ラスベガスに設置されていたsigma製のビデオポーカー。胴部の看板が設置するカジノ用にカスタマイズされており、「Mills」の文字は無かった。

ネバダのメーカーライセンスは、今日申請して1か月後には承認されるというようなものではありません。申請してから当局による調査に長い期間を要し、多大な費用もかかると聞いています。という事は、sigmaはSUPER 8 WAYS以前から自分たちでビデオのメダル機を開発していたと考えられ、これはひょっとすると、ワタシがSIRCOMA製だと思っていたTV-SLOTシリーズやTV-POKERも、実はsigmaが作っていたという可能性も考えられそうです。

残念ながら、今のワタシはこの辺の謎を解明できる資料を持っていません。

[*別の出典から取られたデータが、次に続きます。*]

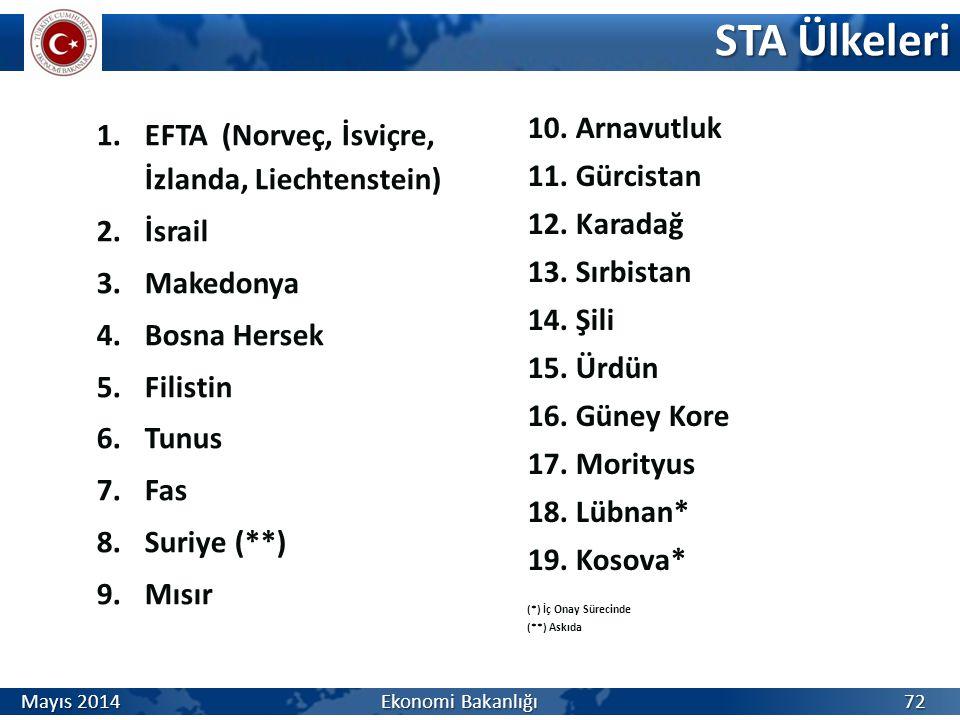 STA Ülkeleri Arnavutluk EFTA (Norveç, İsviçre, İzlanda, Liechtenstein)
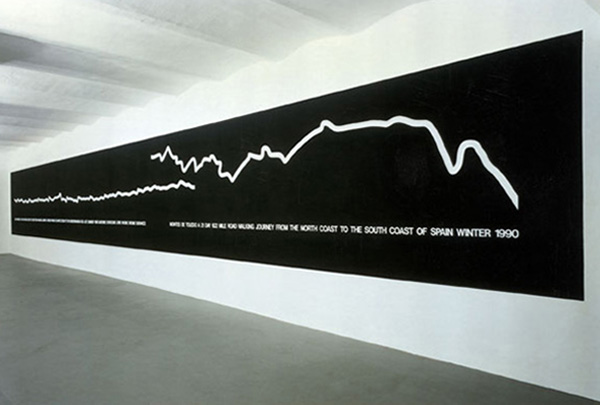 "Hamish Fulton, ""Alps Horizon"", Wall painting, Montes de Toledo, 1989 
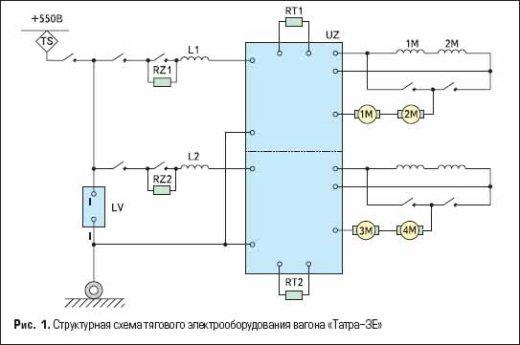 Структурная схема тягового электрооборудования вагона «Татра-3E»
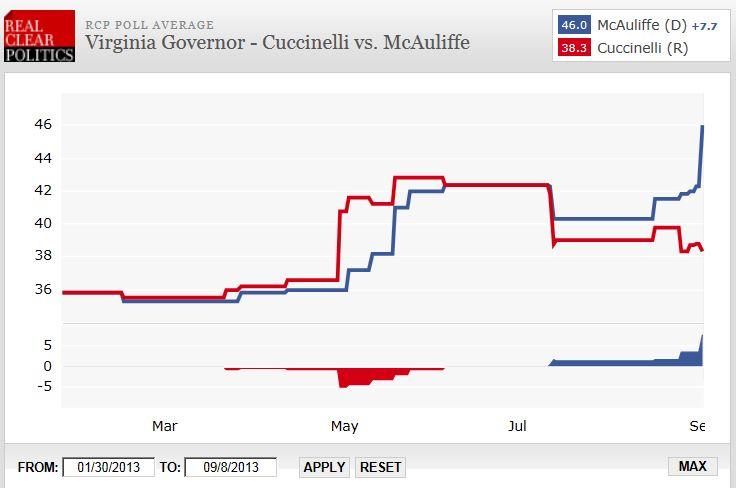 RCP VA Gov Polling ao 9-8-2013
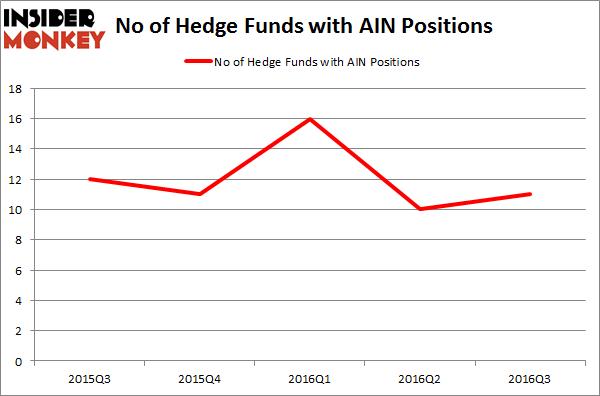 AIN Chart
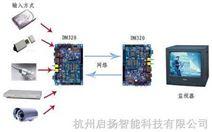 TI-达芬奇芯片在数字化远程视频监控系统中的应用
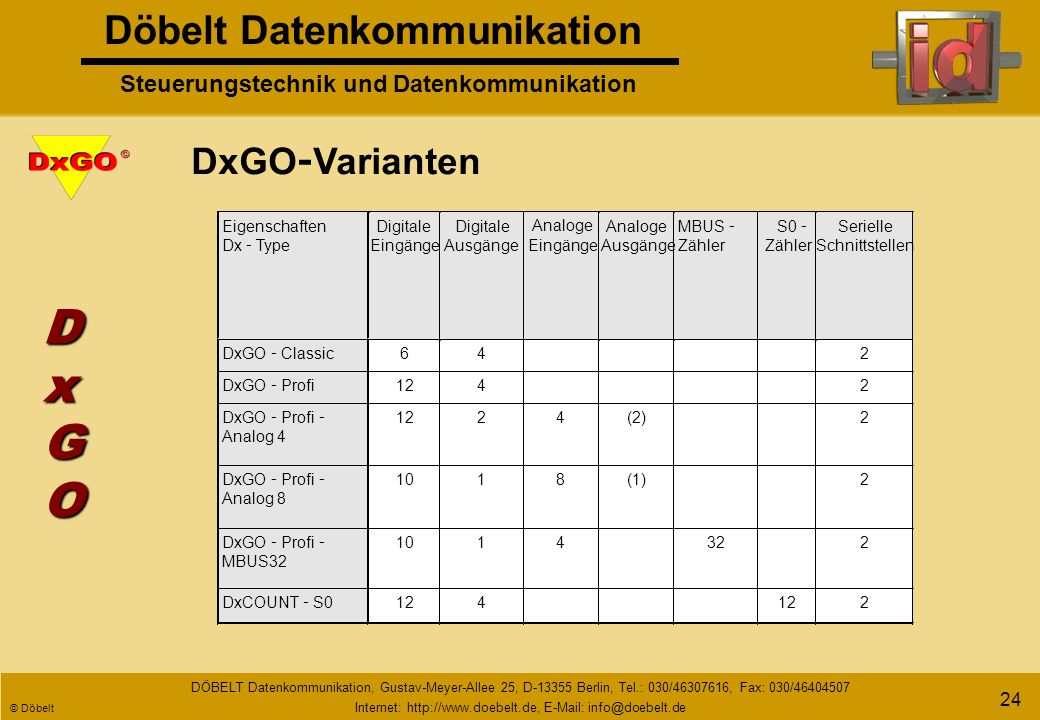 Döbelt Datenkommunikation Steuerungstechnik und Datenkommunikation DÖBELT Datenkommunikation, Gustav-Meyer-Allee 25, D-13355 Berlin, Tel.: 030/46307616, Fax: 030/46404507 Internet: http://www.doebelt.de, E-Mail: info@doebelt.de © Döbelt 23 Kompakte Anwendung im IP 67 - Gehäuse Anwendung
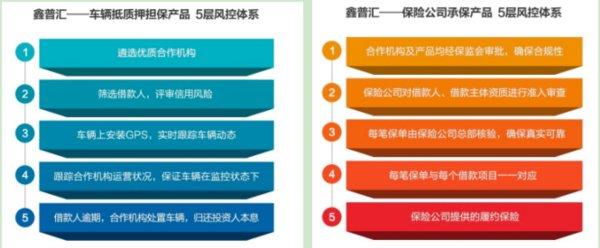保鑫汇产品拥有五层风控体系
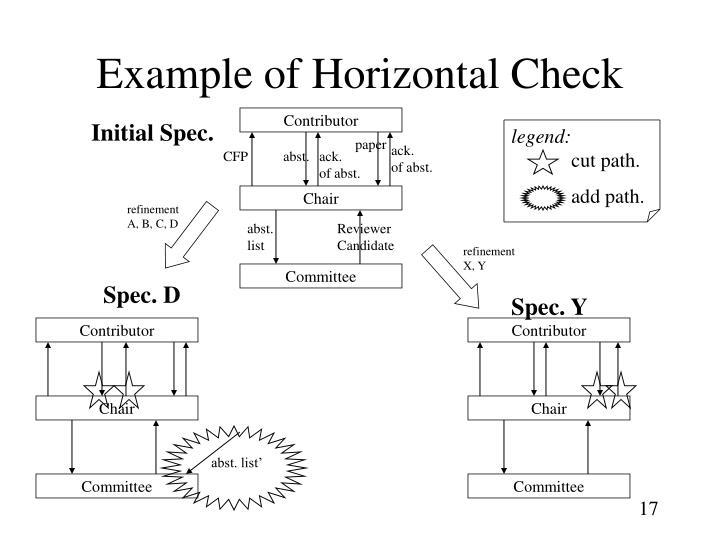 Example of Horizontal Check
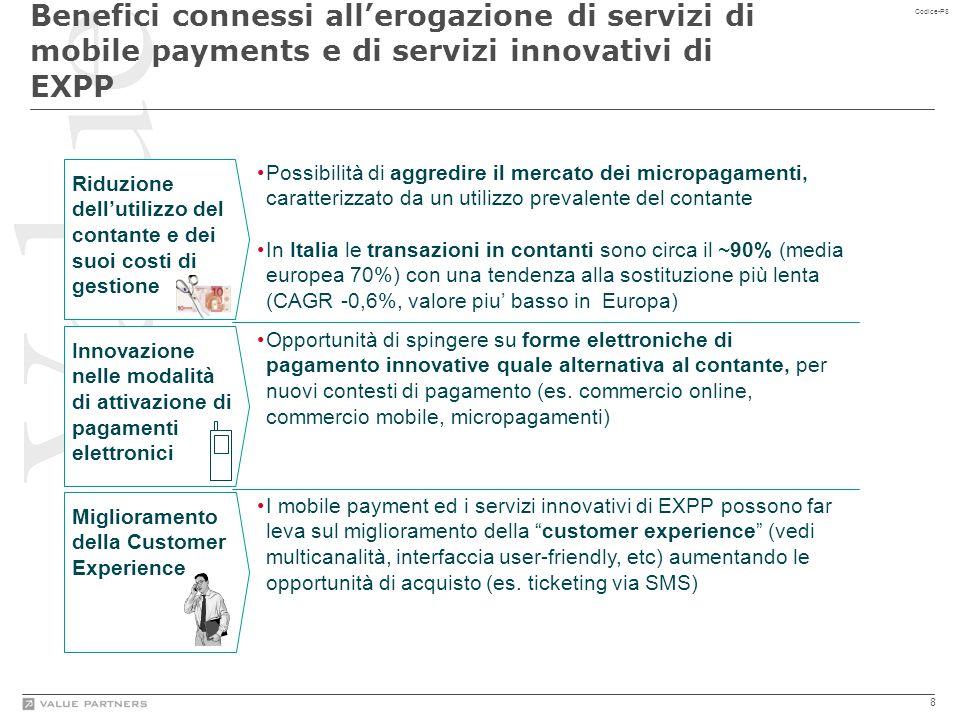 Innovazione dell'offerta (m-payments, …) in linea con le evoluzioni in corso presso la PA: il Piano di eGov 2012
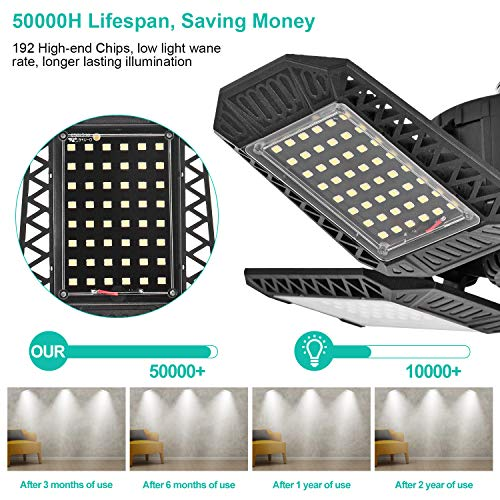 2 Pack LED Garage Lights, 80W Deformable LED Garage Ceiling Lights with 4 Adjustable Panels, 8000LM E26 LED Shop Lights for Garage, Basement, Barn, High Bay Light (Black, 2PACK) 5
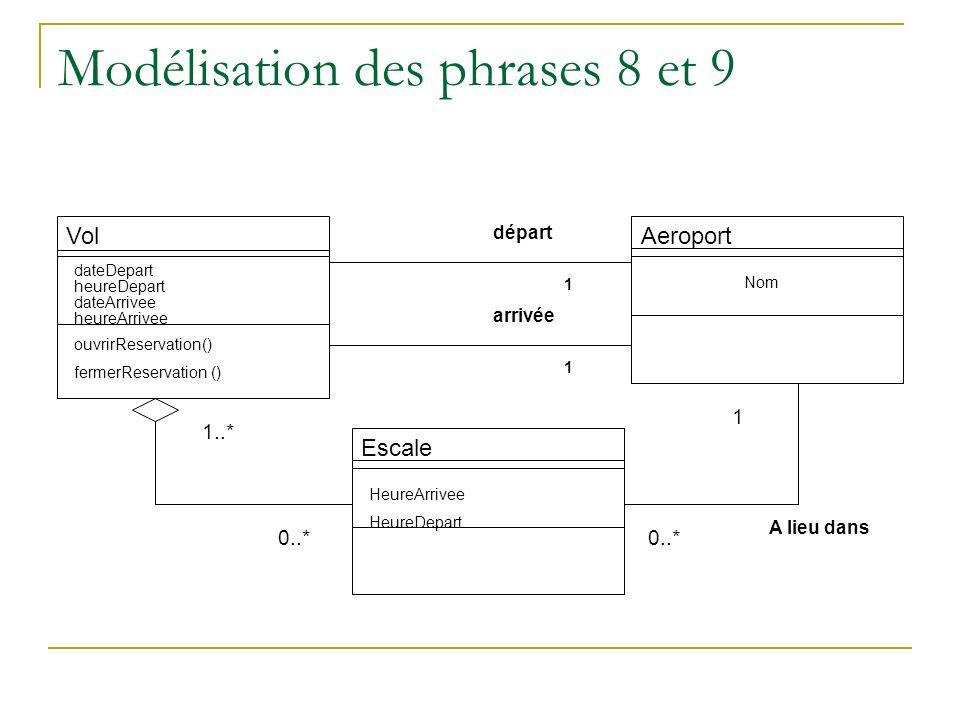 Modélisation des phrases 8 et 9 Vol dateDepart heureDepart dateArrivee heureArrivee ouvrirReservation() fermerReservation () Aeroport Nom Escale Heure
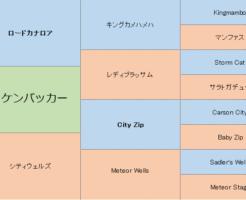 リッケンバッカーの三代血統表
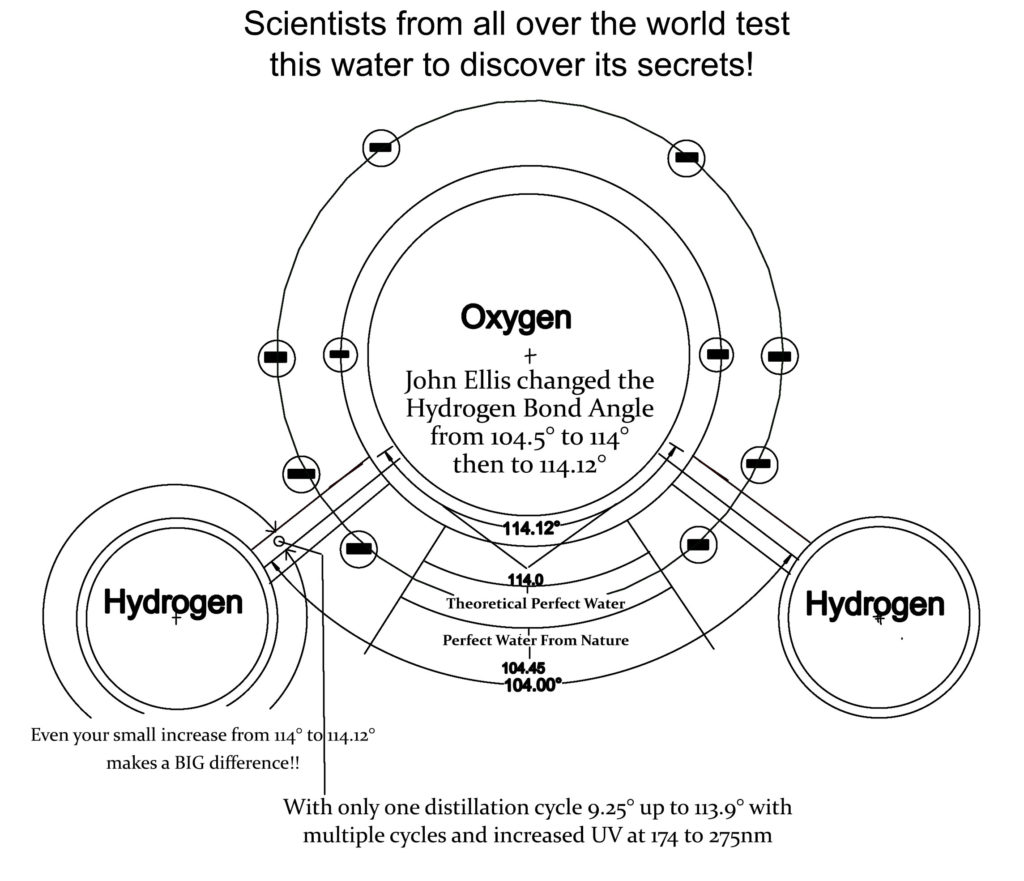 Hydrogen Bond Angle of John Ellis Water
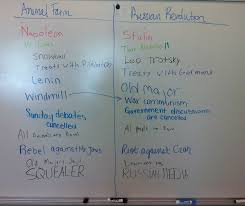 russian revolution compared to animal farm essay russian revolution compared to animal farm essay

拙ブログの前々回(関連記事:ワタクシ的「ビデオポーカー」の変遷(3))で、SIRCOMAとsigma両社のロゴが入った筐体について、雑誌記者がサイに質問したところはぐらかされたと言及しましたが、もしかしたら両社の間には蜜月だけではない微妙な何かが発生していたのかもしれません。サイも真鍋も物故してしまった今、この辺りを知ることは難しそうですが、これからも細かい情報を集めてなんとか自分なりの答えを見つけたいと思います。


なお、若干余談ですが、ある資料によれば、実は「SUPER 8 WAYS」もミルズ・ノベリティが売り出そうとしていたとのことです。しかし、ワタシは少なくともネバダでは、この機種を見たことはありません。

(あと1回つづく・・・ かも?)

ワタクシ的「ビデオポーカー」の変遷(4) 80年代の日本におけるビデオポーカーの暗黒時代

2017年03月05日 22時12分38秒 | 歴史

■前回までのあらすじ
1978年、sigma社は、米国メーカーと技術提携し開発製造した、日本初となるビデオポーカー機「TV・POKER」を自社ロケに設置した。そのゲーム内容は、1970年頃より米国で商品化されていた、複数のリアプロジェクターを使用したビデオポーカー機とほぼ同じものだった。

米国では、バーリーの販社であるバーリー・ディストリビューティング社(BD社)の社長であったウィリアム・サイ・レッド(William "Si" Redd)が、1970年代の早い時期から、RavenやFortun Coinなどビデオゲーミング機メーカーの買収を進めていた。バーリーがBD社を吸収することに決めた際、サイは、電子ゲームに関する権利を自分が保持し続けることを条件にこれに応じた。バーリーを離れたサイは、買収したビデオスロットメーカーの複合企業体「A1 Supply」でビデオ分野のゲーミング機を開発していく。A1 Supplyは1979年にその名を「SIRCOMA」に変え、1981年には「IGT」として株式を公開するに至った。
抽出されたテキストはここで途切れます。